Problem statement:
Set down each of the records below exactly as it reads. No pictures go into the copy.

Records shown:
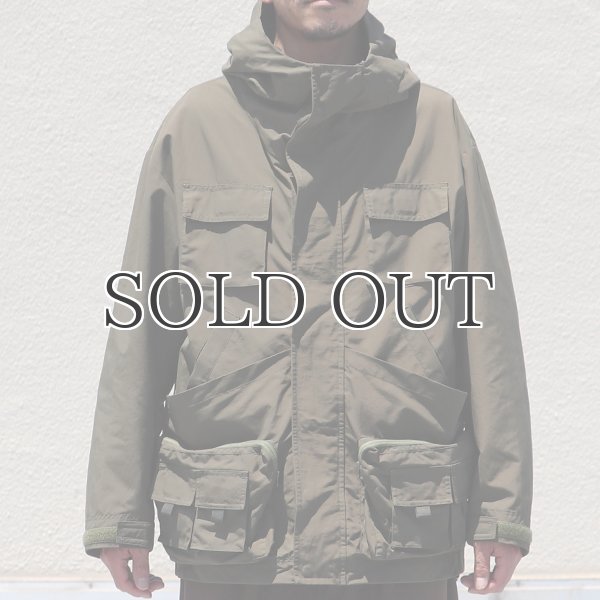 画像11: 60/40クロス ツールポケット ストレージカーゴ マウンテンパーカー /Audience (11)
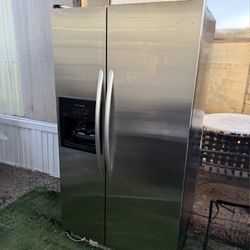 Refrigerator  Kitchenaid stainless steel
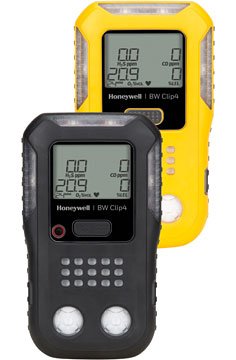 Multi-Gas Detector - 2-Year Fixed Life | Honeywell BW Clip4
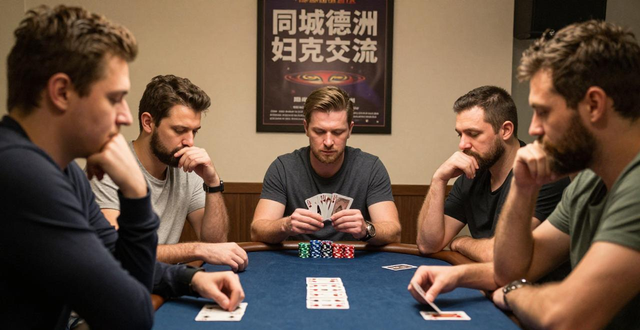 同城德州扑克在哪里玩 本地牌友线下组局交流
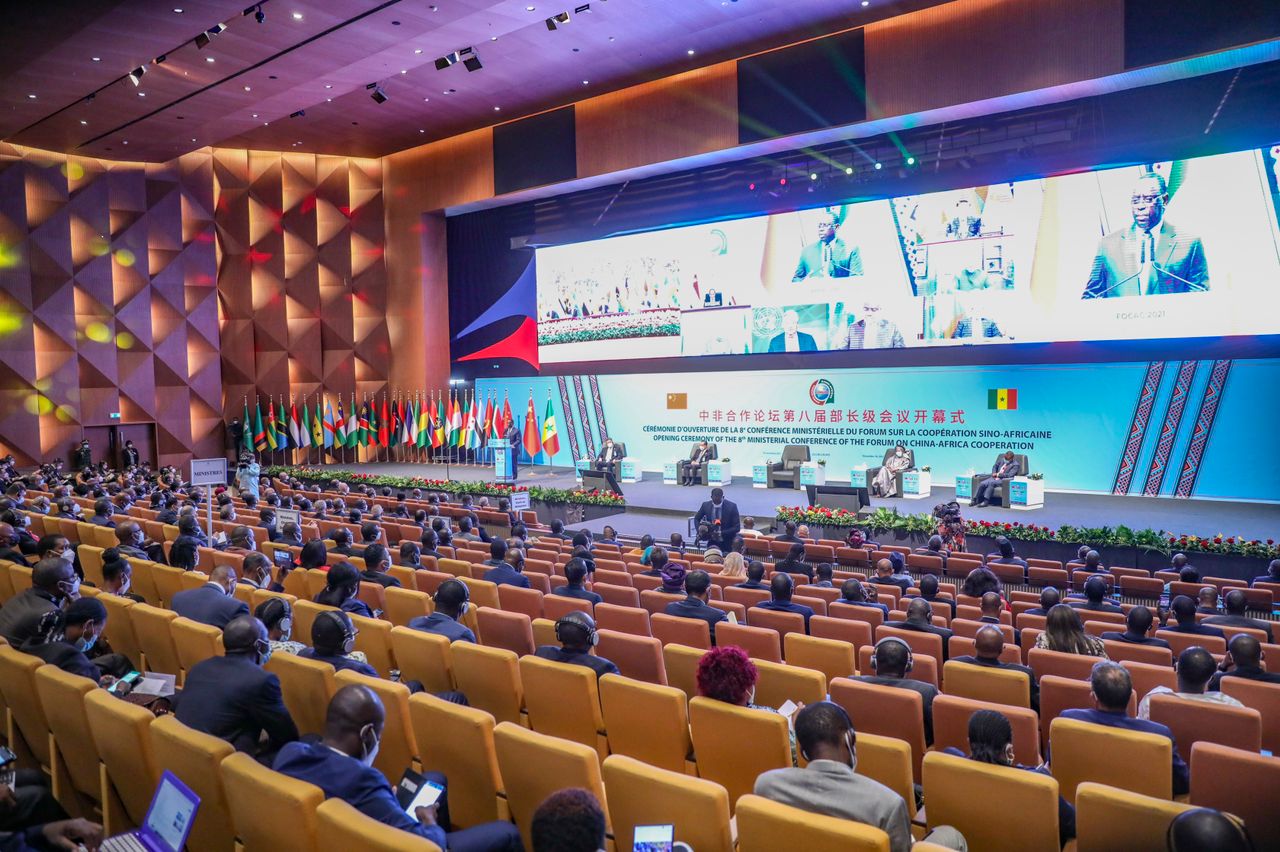 PHOTOS / Coopération sino-africaine: Le Président Macky Sall liste les priorités du plan d'action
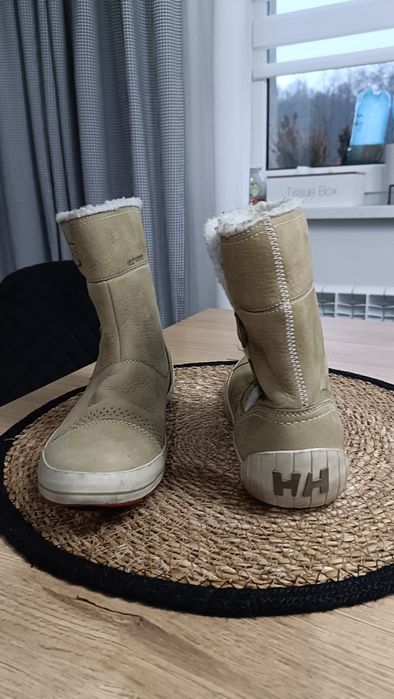 kozaki damskie HELLY HANSEN - roz 38 skóra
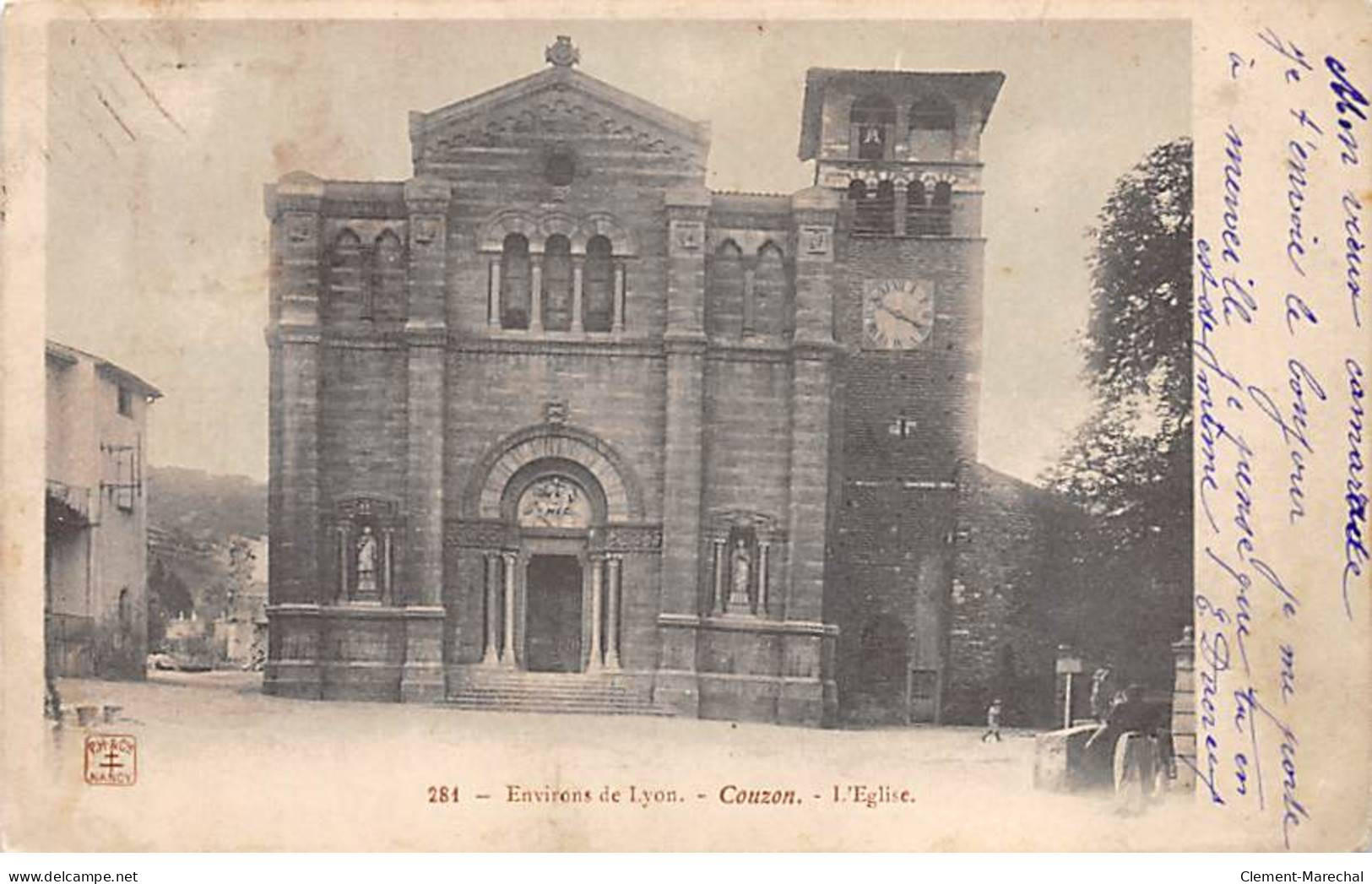 COUZON - L'Eglise - état - Other & Unclassified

Completed task:
 画像11: 60/40クロス ツールポケット ストレージカーゴ マウンテンパーカー /Audience (11)
 Refrigerator  Kitchenaid stainless steel
 Multi-Gas Detector - 2-Year Fixed Life | Honeywell BW Clip4
 同城德州扑克在哪里玩 本地牌友线下组局交流
 PHOTOS / Coopération sino-africaine: Le Président Macky Sall liste les priorités du plan d'action
 kozaki damskie HELLY HANSEN - roz 38 skóra
 COUZON - L'Eglise - état - Other & Unclassified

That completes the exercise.